» **Task directions**
Copy out the items word for word, from the line with "How great is" to the line with "Please determine: is", including both of those lines.

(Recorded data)
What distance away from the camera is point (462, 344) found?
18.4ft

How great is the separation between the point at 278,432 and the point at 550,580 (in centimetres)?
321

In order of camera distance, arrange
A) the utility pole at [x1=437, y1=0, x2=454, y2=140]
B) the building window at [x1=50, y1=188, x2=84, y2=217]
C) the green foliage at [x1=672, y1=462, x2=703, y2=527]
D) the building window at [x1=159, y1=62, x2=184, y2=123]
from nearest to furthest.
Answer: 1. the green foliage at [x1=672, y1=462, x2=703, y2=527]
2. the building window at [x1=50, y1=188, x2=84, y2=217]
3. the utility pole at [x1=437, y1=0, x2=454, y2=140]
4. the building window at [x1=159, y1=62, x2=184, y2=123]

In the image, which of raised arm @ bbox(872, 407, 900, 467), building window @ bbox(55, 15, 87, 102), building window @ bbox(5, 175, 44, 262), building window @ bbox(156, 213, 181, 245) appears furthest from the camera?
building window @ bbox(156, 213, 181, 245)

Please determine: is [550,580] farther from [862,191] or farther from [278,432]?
==
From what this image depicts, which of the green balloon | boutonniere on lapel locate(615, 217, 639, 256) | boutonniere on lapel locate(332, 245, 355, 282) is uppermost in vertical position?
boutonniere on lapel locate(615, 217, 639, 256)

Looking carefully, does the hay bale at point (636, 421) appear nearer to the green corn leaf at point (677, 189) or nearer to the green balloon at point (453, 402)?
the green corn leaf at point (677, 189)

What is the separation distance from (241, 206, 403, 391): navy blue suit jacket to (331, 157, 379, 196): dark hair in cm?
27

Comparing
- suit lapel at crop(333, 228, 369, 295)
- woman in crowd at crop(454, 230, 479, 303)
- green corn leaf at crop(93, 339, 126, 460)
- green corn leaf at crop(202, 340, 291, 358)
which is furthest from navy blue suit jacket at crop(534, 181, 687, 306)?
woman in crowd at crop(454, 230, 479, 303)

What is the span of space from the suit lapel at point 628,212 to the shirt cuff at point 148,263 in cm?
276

» **Answer for the task**
How great is the separation between the point at 278,432 and the point at 550,580 (in centimetres)?
321

In order of camera distance, arrange
A) the utility pole at [x1=437, y1=0, x2=454, y2=140]
B) the building window at [x1=50, y1=188, x2=84, y2=217]
C) the green foliage at [x1=672, y1=462, x2=703, y2=527]
D) the building window at [x1=159, y1=62, x2=184, y2=123]
from nearest to furthest.
Answer: 1. the green foliage at [x1=672, y1=462, x2=703, y2=527]
2. the building window at [x1=50, y1=188, x2=84, y2=217]
3. the utility pole at [x1=437, y1=0, x2=454, y2=140]
4. the building window at [x1=159, y1=62, x2=184, y2=123]

In the image, which of raised arm @ bbox(872, 407, 900, 467), building window @ bbox(55, 15, 87, 102), building window @ bbox(5, 175, 44, 262), building window @ bbox(156, 213, 181, 245) appears furthest from the camera?
building window @ bbox(156, 213, 181, 245)

Please determine: is [550,580] farther from [862,191] or farther from [278,432]?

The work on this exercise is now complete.